__BRIEF__
Swap "camera" for "viewer" in the items from the start through the line containing "4.24 metres", and write those lines out again with nothing else changed.

[Collected data entries]

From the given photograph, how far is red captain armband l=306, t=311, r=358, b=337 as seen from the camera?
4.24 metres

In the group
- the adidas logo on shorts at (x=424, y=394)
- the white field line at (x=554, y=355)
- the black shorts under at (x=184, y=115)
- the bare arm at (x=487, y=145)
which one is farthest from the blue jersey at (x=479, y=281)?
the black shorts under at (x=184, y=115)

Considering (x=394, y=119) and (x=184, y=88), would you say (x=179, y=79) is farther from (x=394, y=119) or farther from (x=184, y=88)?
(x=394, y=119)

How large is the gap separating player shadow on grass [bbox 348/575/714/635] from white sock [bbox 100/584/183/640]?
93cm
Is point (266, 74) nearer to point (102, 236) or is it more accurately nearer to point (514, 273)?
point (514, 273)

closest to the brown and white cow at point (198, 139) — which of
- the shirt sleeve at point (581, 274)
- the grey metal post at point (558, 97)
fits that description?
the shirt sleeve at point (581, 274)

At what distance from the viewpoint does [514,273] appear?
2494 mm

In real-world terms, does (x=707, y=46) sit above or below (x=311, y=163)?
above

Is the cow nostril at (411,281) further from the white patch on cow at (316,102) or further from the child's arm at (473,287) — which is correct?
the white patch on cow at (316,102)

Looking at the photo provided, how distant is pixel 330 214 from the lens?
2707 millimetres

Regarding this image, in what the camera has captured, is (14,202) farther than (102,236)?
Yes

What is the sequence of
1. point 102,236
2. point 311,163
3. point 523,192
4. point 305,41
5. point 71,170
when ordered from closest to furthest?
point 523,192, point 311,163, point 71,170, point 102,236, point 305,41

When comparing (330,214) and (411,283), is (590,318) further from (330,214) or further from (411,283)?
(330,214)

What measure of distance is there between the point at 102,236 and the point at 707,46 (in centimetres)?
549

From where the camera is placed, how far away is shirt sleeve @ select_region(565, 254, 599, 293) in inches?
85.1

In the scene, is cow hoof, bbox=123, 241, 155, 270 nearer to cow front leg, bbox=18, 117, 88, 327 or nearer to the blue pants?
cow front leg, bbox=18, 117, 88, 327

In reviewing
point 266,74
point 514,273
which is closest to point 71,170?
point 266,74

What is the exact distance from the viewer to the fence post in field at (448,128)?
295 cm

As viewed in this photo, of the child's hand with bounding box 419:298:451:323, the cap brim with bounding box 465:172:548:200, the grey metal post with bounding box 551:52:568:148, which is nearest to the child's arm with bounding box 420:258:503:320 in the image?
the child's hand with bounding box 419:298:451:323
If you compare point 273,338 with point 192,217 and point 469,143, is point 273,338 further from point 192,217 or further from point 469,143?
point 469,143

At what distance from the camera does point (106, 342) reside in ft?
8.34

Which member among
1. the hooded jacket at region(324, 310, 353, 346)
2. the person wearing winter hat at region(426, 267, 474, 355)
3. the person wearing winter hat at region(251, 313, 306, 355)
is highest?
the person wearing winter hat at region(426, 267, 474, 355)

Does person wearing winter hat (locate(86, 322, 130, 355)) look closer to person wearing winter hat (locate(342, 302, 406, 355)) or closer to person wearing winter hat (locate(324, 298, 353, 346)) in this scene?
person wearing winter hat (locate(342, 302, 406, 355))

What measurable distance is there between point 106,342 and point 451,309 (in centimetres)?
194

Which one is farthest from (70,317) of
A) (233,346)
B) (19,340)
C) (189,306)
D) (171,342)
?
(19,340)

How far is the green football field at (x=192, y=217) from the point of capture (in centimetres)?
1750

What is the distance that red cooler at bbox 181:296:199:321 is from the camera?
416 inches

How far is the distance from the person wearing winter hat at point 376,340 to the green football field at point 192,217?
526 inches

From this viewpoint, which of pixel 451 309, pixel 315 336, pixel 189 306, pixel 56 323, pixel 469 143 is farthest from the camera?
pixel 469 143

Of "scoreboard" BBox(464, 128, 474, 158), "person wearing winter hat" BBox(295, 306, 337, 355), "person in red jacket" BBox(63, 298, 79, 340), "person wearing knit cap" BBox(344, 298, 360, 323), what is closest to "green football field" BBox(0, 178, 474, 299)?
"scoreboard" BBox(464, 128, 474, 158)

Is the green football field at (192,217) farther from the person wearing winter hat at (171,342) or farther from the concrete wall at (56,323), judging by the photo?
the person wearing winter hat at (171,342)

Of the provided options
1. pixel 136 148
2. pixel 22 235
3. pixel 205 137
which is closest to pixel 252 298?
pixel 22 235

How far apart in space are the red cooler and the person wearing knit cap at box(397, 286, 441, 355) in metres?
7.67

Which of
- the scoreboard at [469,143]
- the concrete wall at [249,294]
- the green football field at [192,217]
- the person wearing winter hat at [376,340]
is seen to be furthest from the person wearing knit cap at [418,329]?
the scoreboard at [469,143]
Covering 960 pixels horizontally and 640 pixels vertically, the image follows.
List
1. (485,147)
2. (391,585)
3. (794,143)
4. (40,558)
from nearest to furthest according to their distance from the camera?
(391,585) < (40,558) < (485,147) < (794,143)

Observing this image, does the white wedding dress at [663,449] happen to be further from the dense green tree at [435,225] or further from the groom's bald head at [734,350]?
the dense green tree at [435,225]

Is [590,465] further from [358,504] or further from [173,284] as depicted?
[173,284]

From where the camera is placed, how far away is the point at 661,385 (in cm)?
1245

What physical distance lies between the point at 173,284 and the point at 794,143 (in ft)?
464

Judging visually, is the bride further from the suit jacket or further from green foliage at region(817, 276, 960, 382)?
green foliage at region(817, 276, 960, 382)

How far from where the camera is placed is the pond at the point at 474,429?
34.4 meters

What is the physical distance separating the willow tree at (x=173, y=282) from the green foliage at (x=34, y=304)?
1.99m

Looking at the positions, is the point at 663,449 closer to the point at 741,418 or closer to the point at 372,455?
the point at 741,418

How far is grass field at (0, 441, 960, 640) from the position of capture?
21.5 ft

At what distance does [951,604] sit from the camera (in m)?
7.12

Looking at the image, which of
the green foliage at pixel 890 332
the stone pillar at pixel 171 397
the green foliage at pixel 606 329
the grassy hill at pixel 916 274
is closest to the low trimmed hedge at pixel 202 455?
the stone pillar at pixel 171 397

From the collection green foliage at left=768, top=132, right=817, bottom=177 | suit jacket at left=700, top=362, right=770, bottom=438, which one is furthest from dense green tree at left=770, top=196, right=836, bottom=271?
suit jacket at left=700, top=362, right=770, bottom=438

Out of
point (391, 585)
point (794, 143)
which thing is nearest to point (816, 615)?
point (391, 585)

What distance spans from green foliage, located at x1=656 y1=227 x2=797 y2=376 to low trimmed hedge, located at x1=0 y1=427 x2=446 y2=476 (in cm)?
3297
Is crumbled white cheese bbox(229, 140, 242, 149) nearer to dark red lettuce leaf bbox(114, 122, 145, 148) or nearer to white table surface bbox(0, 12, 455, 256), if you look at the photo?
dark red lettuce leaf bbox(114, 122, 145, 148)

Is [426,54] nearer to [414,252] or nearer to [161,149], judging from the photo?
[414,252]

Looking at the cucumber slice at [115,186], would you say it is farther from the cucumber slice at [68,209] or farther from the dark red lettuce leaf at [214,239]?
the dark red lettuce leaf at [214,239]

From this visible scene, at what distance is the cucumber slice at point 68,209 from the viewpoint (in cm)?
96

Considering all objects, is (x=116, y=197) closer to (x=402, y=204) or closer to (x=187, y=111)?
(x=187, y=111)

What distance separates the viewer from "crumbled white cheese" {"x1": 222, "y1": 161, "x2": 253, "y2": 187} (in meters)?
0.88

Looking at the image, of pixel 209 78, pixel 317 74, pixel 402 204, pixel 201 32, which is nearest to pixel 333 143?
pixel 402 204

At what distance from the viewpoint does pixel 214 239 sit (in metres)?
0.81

__EXERCISE SOLUTION__
From the given photograph, how far is red captain armband l=306, t=311, r=358, b=337 as seen from the viewer?
4.24 metres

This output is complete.